= Sean Catherine Derek =

American television producer (born 1953)

Seán Catherine Derek (born October 16, 1953) is an American writer, story editor and television producer. She is the daughter of John Derek and Pati Behrs.

==Early life==
Sean Catherine Derek is the daughter of John Derek and Pati Behrs. In 1982, Derek wrote an autobiography titled Cast of Characters about her stepmothers (John Derek's wife Bo Derek and his ex-wives Ursula Andress and Linda Evans) and John Derek, with whom she had an unhappy relationship. She also helped Evans write her memoirs in 2011.

Derek is the great-grandniece of Leo Tolstoy.

==Career==
Derek's screenwriting debut, Foodfight!, was released in 2012. She wrote the script for the fourth Bionicle film, The Legend Reborn.

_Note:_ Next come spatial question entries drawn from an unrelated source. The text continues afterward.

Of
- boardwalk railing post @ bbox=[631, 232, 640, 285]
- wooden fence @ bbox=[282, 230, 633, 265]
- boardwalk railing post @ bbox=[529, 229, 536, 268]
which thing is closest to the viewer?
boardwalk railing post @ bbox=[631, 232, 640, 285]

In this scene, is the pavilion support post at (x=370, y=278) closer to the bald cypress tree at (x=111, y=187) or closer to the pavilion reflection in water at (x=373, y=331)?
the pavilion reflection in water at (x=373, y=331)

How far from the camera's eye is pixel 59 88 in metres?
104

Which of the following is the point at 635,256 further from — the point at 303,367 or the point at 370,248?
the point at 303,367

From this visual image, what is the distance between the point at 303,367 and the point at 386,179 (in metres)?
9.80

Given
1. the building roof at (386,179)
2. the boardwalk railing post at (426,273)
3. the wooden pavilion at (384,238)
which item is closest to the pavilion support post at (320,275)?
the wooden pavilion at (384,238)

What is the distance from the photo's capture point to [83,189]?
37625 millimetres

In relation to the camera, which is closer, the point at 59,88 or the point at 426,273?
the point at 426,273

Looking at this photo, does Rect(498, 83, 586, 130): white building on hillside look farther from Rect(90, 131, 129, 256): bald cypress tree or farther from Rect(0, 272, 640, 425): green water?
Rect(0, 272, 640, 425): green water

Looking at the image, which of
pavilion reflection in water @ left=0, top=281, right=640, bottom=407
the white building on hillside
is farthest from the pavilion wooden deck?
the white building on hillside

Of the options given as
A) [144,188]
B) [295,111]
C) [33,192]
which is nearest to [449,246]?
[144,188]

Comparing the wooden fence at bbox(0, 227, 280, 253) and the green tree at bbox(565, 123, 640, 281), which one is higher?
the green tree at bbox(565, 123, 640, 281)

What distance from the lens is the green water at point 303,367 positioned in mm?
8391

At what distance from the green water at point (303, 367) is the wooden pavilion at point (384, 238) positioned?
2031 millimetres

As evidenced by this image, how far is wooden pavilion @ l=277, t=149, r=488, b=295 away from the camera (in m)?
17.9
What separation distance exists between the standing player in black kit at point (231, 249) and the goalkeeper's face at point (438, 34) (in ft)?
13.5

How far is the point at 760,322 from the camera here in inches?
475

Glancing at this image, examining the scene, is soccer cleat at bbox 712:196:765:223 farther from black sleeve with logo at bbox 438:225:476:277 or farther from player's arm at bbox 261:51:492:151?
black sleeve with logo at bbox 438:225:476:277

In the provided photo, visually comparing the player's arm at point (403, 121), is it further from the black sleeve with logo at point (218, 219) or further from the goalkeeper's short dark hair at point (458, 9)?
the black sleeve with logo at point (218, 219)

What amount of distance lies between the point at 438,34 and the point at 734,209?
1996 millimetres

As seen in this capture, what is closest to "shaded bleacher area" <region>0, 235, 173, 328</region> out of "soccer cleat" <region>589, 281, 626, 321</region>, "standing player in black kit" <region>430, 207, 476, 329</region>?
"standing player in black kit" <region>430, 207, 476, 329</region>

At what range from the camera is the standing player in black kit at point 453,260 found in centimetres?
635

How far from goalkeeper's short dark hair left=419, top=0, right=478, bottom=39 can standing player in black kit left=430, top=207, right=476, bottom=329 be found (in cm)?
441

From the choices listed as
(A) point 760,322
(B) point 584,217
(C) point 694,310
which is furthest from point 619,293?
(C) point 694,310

Derek also wrote the ZhuZhu Pets direct-to-video film Quest for Zhu.

Derek worked at Hanna-Barbera Productions as a story editor for series such as The Smurfs and Captain Planet. Derek was also a story editor/writer of Batman: The Animated Series during its first season. She won an Emmy Award for Outstanding Writing in an Animated Program in her work on Batman: The Animated Series.

Derek's other works include Mortal Kombat: Conquest, Mortal Kombat: The Animated Series, Spider-Man: The Animated Series, and Pac-Man and the Ghostly Adventures.